I would say rethink using flash. If the reason it's discouraged is green-eye and that deer-in-the-headlights look, it's simply a matter of learning to use flash correctly, whether that's bouncing an on-camera flash, or taking the flash off-camera.
Just my opinion, but I think your concerns about the power/light output from low cost continuous lights is a good one. Generally, lighting effects are achieved by creating different levels of lighting and the more light output a light gives you, the greater the differences you can make and the more flexibility you have in the image you want to create. Continuous lights that allow you to do large levels of difference are liable to either be expensive or very hot, and it's if you're primarily doing video that you really need to consider them.
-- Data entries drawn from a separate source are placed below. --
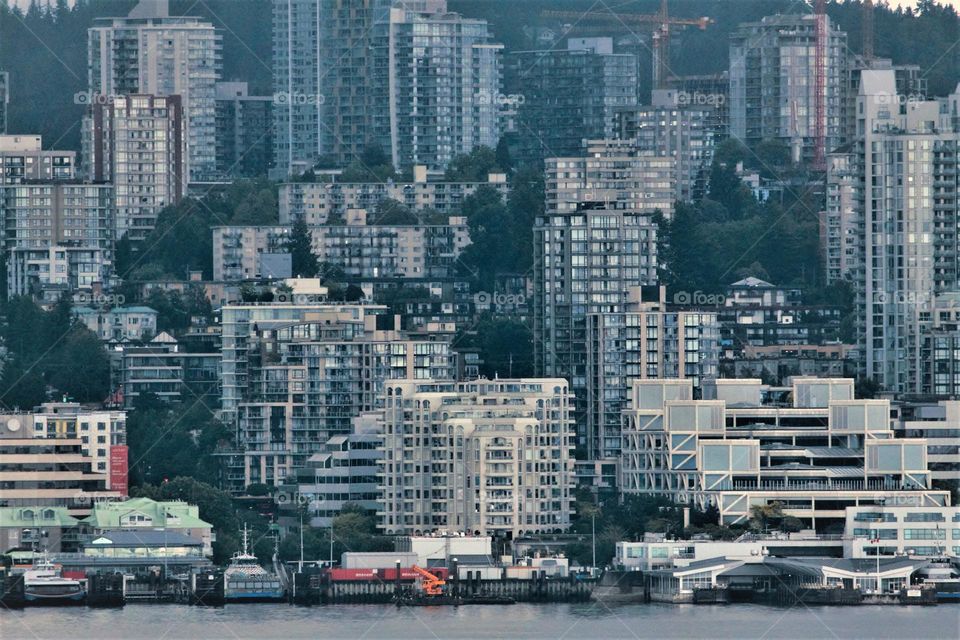 north Vancouver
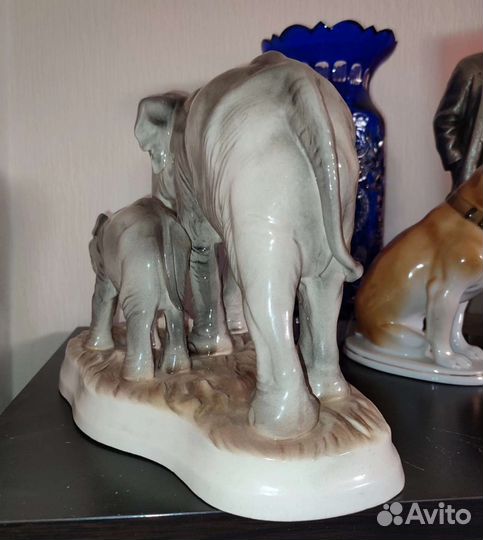 Большая скульптура 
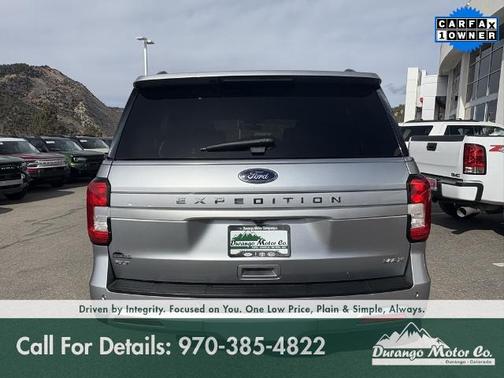 2024 Ford Expedition XLT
Flashes actually are the low-cost way to get a lot of light. It is more difficult to visualize than a continuous light, which will be WYISYG :), but it's also a skill that can be learned. The most commonly recommended website that can walk you through learning about studio lighting is the Strobist. The Strobist began as a blog in 2006 by the then-photojournalist, David Hobby. He had had great success using hotshoe flashes in off-camera studio lighting setups that were small, low-cost, and portable, to shoot editorial assignments, and he began the blog to teach other photojournalists how to do this. And he ended up teaching, well, basically, a lot of digital photographers on the internet, too. They use a Flickr group to share ideas and photos, and you can see the dog shots from the Strobist Flickr group to get an idea of what and how it can be done (the group requires that you include lighting information in your descriptive text of the photo).
Umbrellas and softboxes are merely modifiers you add to a light. They should not be an integrated part of the light. They have different characteristics, but both soften the light. An umbrella is typically cheaper, but makes it more difficult to control the spill of the light (i.e., where the light doesn't go). A softbox gives you more control over the spill and can help you shape an edge/falloff to the light. Which one you want depends on the image and mood you're trying to create.
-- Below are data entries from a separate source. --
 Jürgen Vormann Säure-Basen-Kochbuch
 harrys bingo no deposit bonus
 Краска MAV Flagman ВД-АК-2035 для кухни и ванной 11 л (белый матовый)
If you're using a hotshoe flash, an umbrella swivel attaches the flash to the stand, as well as giving an attachment point for an umbrella. A studio strobe will connect directly on the stand, and may provide the umbrella attachment point. Studio strobes are bigger and more powerful (i.e., even more flexibility than a hotshoe flash), but typically need to be plugged into an outlet, rather than using batteries. They're bigger and heavier, and can be more expensive than a speedlight (hotshoe flash).
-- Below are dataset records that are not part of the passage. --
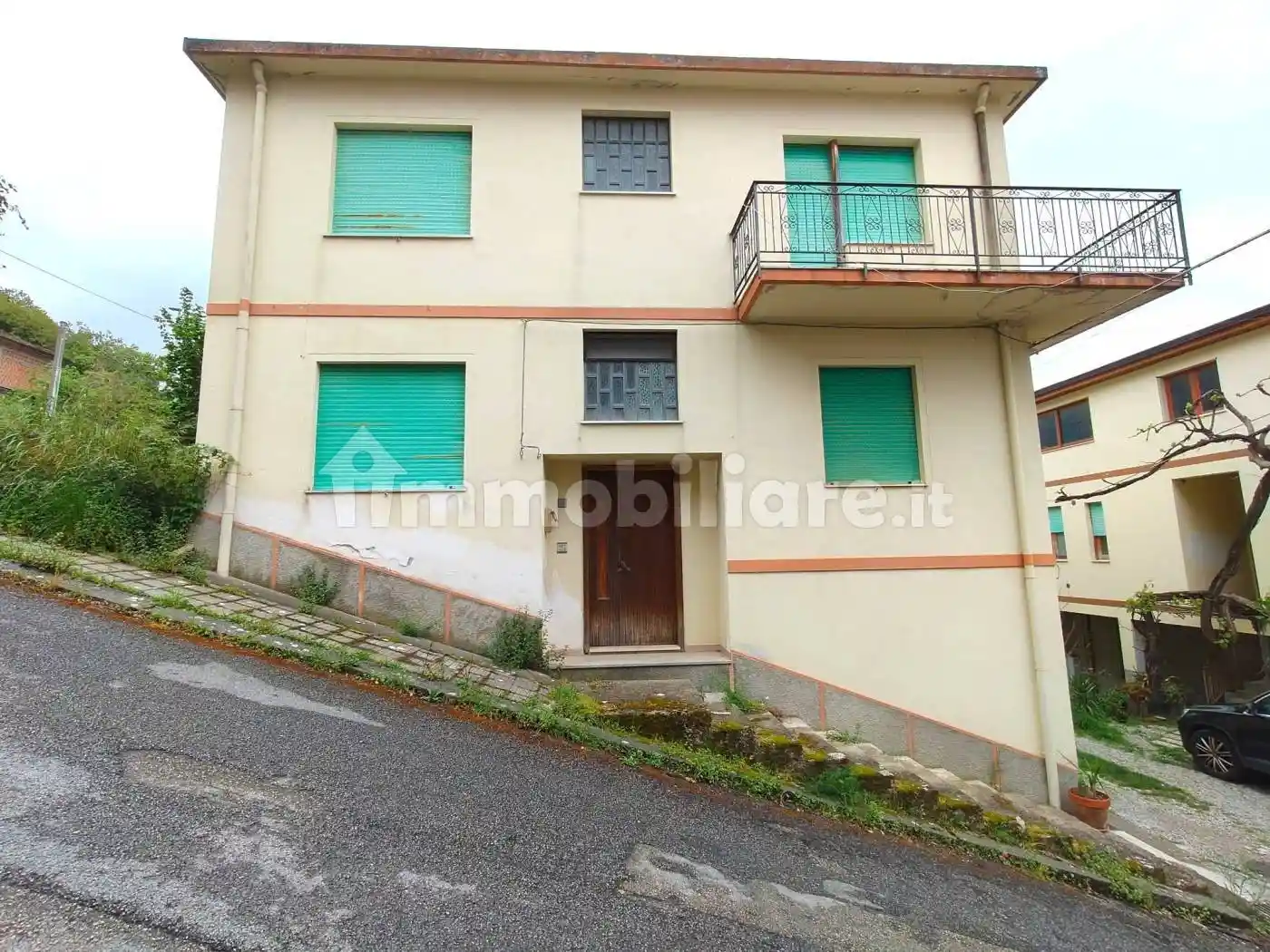 Casa indipendente in vendita a Castell'Umberto
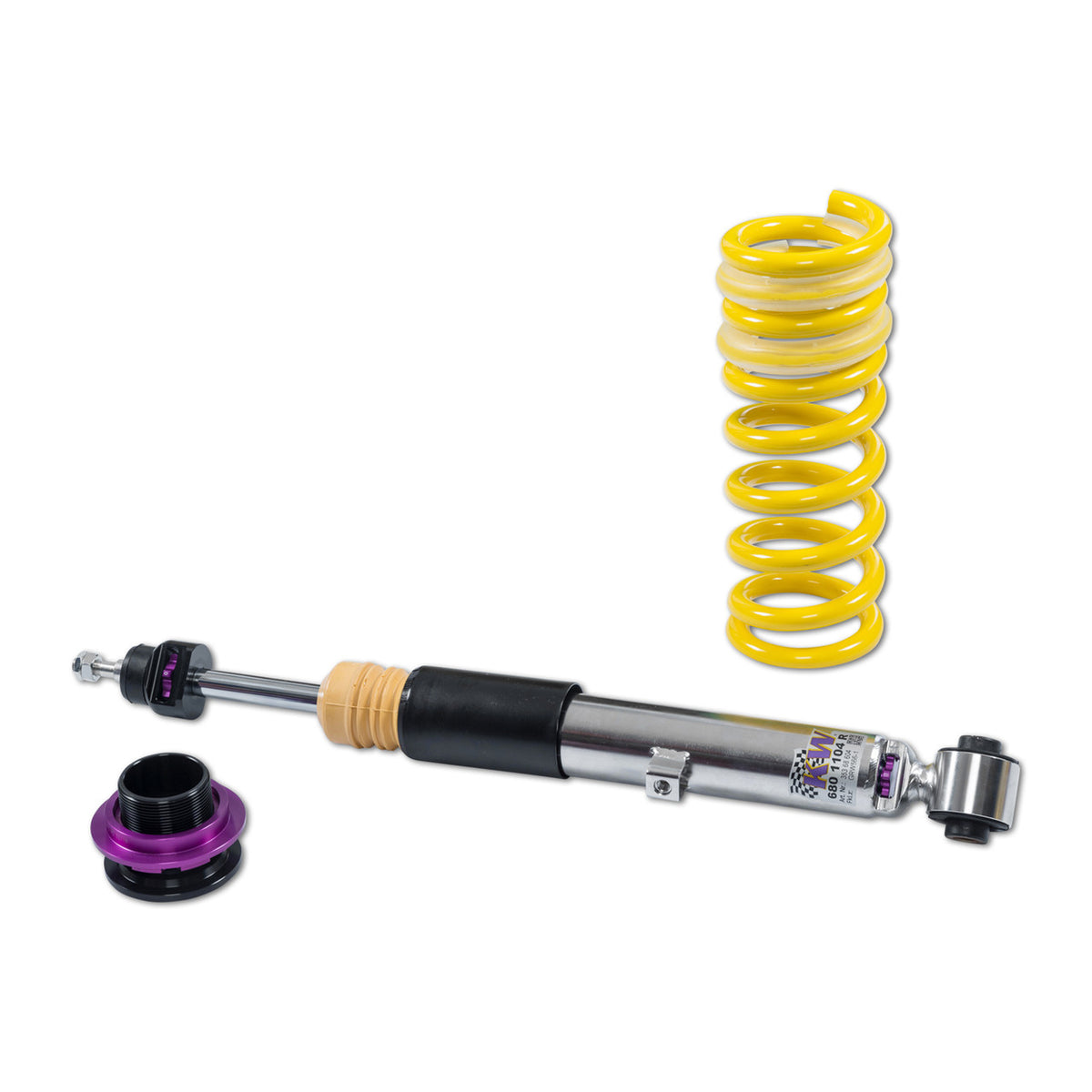 KW Variant 3 Coilover Kit - 2018-2023 Kia Stinger 35268005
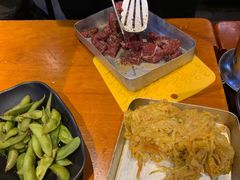翠花烤酸菜-伍丁·烤牛肋(和平东桥店)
I will also add that the Strobist way of shooting with hotshoe flashes became highly popular because the gear is inexpensive. You don't need to use OEM (i.e., Canon/Nikon) flashes. There are some very cheap low-cost manual-only flashes that can be used this way, and as long as you only need them for occasional hobbyist usage, rather than hard constant professional usage, they might suffice. For example, a Yongnuo YN-560III (which has a radio receiver built in) can be purchased on B&H at the time of this writing for US$66.